Ramadhan dan Tradisi Haroa

Tradisi Haroa


Ketika bulan ramadhan datang, masyarakat Liya akan dihadapkan pada banyak kesibukkan. Kaum pria akan disibukkan dengan urusan mencari kayu bakar, mengambil janur dan mencari ikan. Kayu bakar disiapkan untuk acara memasak, sedangkan janur untuk bahan dasar membuat lapa, yaitu penganan yang terbuat dari beras ketan dan dibungkus janur. Untuk mendapatkan ikan terbaik, waktu memancing dilakukan pada malam hari. Masyarakat Liya secara khusus, dan masyarakat pesisir secara umum meyakini bahwa memancing pada malam hari adalah waktu yang tepat untuk mendapatkan ikan-ikan besar dan terbaik. Kaum perempuan akan sibuk didapur, menyiapkan segala jenis masakan; sedangkan para remaja dan anak-anak akan sibuk mengumpulkan air dari sumur umum yang jaraknya sekitar 3 km dengan medan menuruni lembah. Semua wadah dimuati air, untuk memenuhi kebutuhan memasak yang meningkat tajam menjelang ramadhan. Semua aktivitas tersebut dilakukan demi menyambut datangnya bulan ramadhan. Bulan Ramadhan, bagi masyarakat Liya (masyarakat yang mendiami Desa Liya Togo, Kecamatan Wangi-Wangi Selatan, Kabupaten Wakatobi), adalah bulan yang istimewa. Pada bulan ramadhan, semua amal ibadah dilipatgandakan pahalanya, dan semua kesalahan dimaafkan. Dalam bulan ramdhan terdapat satu malam, yang kebaikannya setara dengan seribu bulan, itulah pemahaman yang mereka yakini. Oleh karena itu, masyarakat Liya mempunyai tradisi yang unik dalam menyambut bulan ramadhan. Tradisi tersebut dinamakan dengan Haroa.
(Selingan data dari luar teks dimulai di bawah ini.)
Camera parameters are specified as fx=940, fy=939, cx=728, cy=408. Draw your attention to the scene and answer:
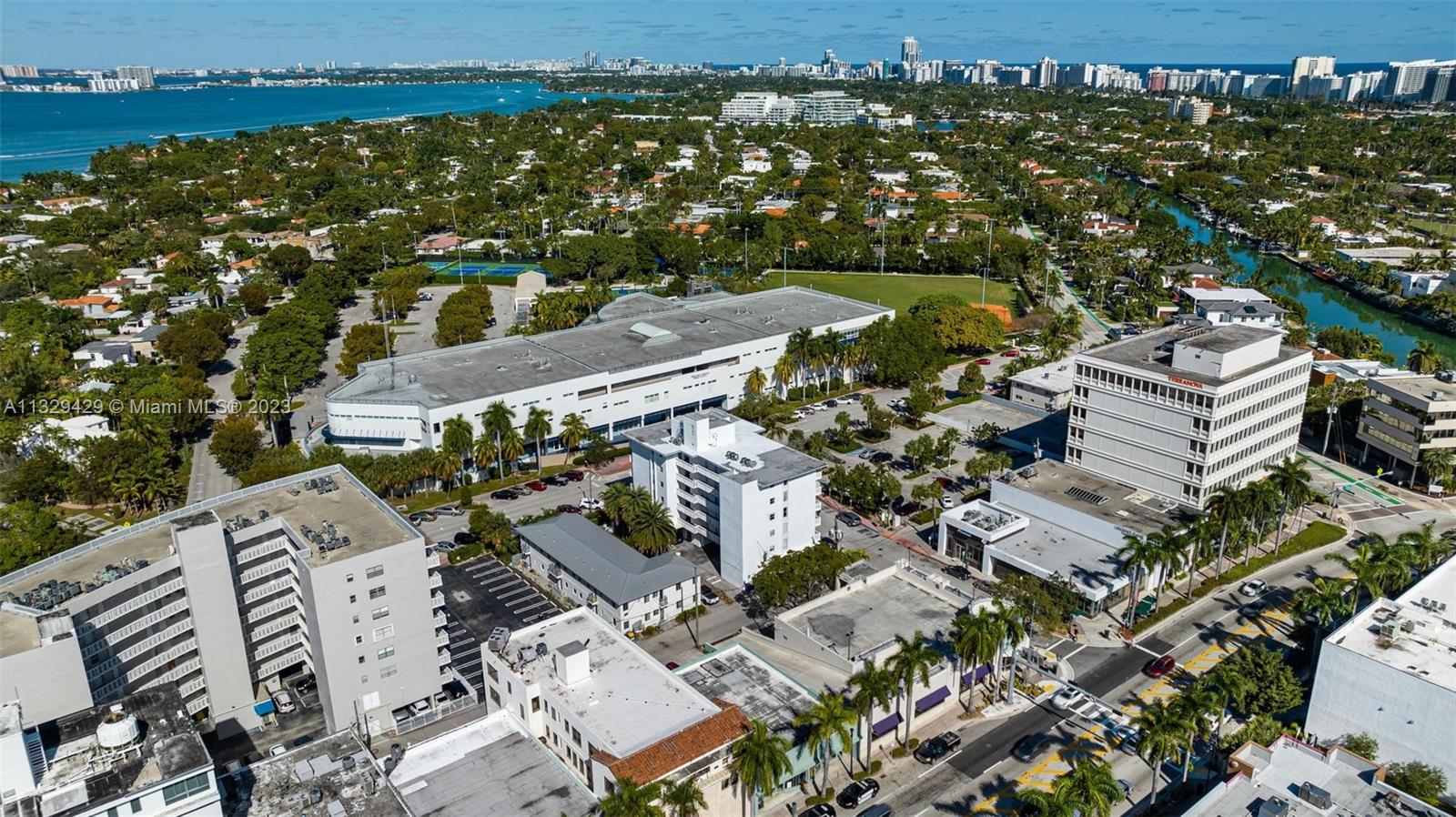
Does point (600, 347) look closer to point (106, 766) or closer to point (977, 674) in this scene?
point (977, 674)

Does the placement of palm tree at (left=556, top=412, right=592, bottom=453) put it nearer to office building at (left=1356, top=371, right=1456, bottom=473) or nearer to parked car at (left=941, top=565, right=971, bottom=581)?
parked car at (left=941, top=565, right=971, bottom=581)

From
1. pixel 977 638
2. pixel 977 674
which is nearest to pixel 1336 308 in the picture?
pixel 977 674

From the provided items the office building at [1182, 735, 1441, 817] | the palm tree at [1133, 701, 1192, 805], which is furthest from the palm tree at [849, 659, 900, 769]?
the office building at [1182, 735, 1441, 817]

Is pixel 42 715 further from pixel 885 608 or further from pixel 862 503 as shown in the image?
pixel 862 503

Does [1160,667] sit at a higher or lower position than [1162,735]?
lower

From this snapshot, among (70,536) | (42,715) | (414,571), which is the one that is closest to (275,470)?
(70,536)

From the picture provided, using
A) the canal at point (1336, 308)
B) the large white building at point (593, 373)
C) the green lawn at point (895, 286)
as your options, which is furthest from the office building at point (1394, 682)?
the green lawn at point (895, 286)
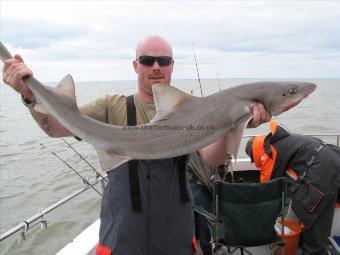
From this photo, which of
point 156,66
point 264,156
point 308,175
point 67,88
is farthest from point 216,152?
point 264,156

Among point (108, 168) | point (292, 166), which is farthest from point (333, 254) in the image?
point (108, 168)

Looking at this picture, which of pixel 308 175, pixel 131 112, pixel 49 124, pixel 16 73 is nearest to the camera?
pixel 16 73

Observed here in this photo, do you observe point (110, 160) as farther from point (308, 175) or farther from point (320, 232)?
point (320, 232)

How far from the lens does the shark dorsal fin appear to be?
86.5 inches

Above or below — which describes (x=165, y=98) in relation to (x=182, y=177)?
above

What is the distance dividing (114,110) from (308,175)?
257cm

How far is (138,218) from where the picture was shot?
2516 mm

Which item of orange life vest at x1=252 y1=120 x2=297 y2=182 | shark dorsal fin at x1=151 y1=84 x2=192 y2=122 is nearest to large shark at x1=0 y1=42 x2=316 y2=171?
shark dorsal fin at x1=151 y1=84 x2=192 y2=122

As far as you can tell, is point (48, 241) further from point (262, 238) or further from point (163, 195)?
point (163, 195)

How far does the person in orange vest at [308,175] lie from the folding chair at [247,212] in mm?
605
Kata haroa berarti sesajen (sajian makanan) yang disiapkan untuk menyambut datangnya bulan ramadhan. Wadah yang digunakan untuk menyajikan sesajen adalah Tala (talang berkaki) dengan penutup yang oleh masyarakat Liya menyebutnya dengan katubangko. Ketika sajian haroa telah siap maka tuan rumah akan memanggil orang tua yang akan membacakan do’a. Biasanya, do’a yang dipanjatkan adalah untuk panjang umur, banyak rezki, dan terhindarkan dari segala musibah.  Pada saat pembacaan do’a, semua anggota keluarga berkumpul mengelilingi haroa, setelah do’a dipanjatkan, sajian haroa akan dinikmati bersama. Banyak ragam menu dalam haroa, yang semuanya bersifat spesial. Misalnya, Lapa (semacam buras tetapi modelnya memanjang dan dibungkus janur), nasi dari beras ketan (orang Bugis menyebutnya Songkolo), kue cucur, pisang goreng, dan ikan goreng. Semua jenis makanan yang dihidangkan dalam haroa adalah masakan yang masuk pada kategori “enak dan manis”. Ragam jenis makanan ini biasanya hanya bisa dinikmati pada hari pelaksanaan haroa.

Selama bulan ramadhan, ada empat waktu pelaksanaan haroa. Pertama, pada awal ramadhan, tetapi tidak dilaksanakan pada hari pertama puasa. Haroa pertama dilaksanakan pada hari ke-30 bulan sya’ban; haroa kedua dilaksanakan pada hari ke-15 atau pada pertengahan ramadhan; haroa ketiga dilaksanakan pada hari ke-27 ramadhan, yakni khusus dilakukan untuk menyambut datangnya malam Lailatul Qadir; sedangkan haroa keempat dilaksanakan setelah selesai bulan ramadhan, yaitu pada tanggal 1 syawal bertepatana dengan Idul Fitri.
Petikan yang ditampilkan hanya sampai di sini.